• **Passage du texte**:
■ ■ ■ ■ ■ ■ ■
Les brumes de Tallin

19 septembre 2016 par - Weblog

©20th Century Fox

Finalement, il n'y a pas eu de soirée " magie noire " au Berlaymont .

Les grandes entreprises américaines spécialistes de l'optimisation fiscale  et les pasionarias du marché unique numérique n'ont  pas réussi à envouter le droit d'auteur et à le faire disparaitre dans les brumes de Tallin.

La communication de la commission européenne ne mérite ni excès d'honneur ni indignité , juste la note moyenne qui convient à un exercice technocratique essayant de tenir un équilibre entre la protection du droit d'auteur et les innombrables récriminations de tous ceux qui veulent l'affaiblir pour accroitre leur chiffre d'affaires ou piller sans vergogne la propriété littéraire et artistique.

Partie trop vite et trop fort en faisant du droit d'auteur sa deuxième priorité , la commission européenne a du revoir ses ambitions pour obéir au principe de réalité et tenir compte de la mobilisation des créateurs européens et du rejet de la majorité des commerçants du secteur dont les modèles économiques auraient été ruinés par la fin des règles de territorialité.

Le gouvernement français garant en Europe du respect de la propriété littéraire et artistique s'est aussi brillamment illustré dans la foulée de son combat pour la défense de l'exception culturelle pour remettre la création au centre des préoccupations et réaffirmer haut et fort que la culture est un des atouts majeurs de l'Europe et que son avenir dans l'environnement numérique passe par une protection renforcée des oeuvres , une lutte sans merci contre la peste de la piraterie et une juste rémunération des auteurs.
■ ■ ■ ■ ■ ■ ■
• **Contenu des données**:
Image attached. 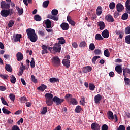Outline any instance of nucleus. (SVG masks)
■ ■ ■ ■ ■ ■ ■
• **Votre objectif**:
Reproduisez fidèlement le billet sur le droit d'auteur depuis « Les grandes entreprises » jusqu'à « brumes de Tallin. », ces deux bornes comprises.

• **Résultat de l'exercice**:
Les grandes entreprises américaines spécialistes de l'optimisation fiscale  et les pasionarias du marché unique numérique n'ont  pas réussi à envouter le droit d'auteur et à le faire disparaitre dans les brumes de Tallin.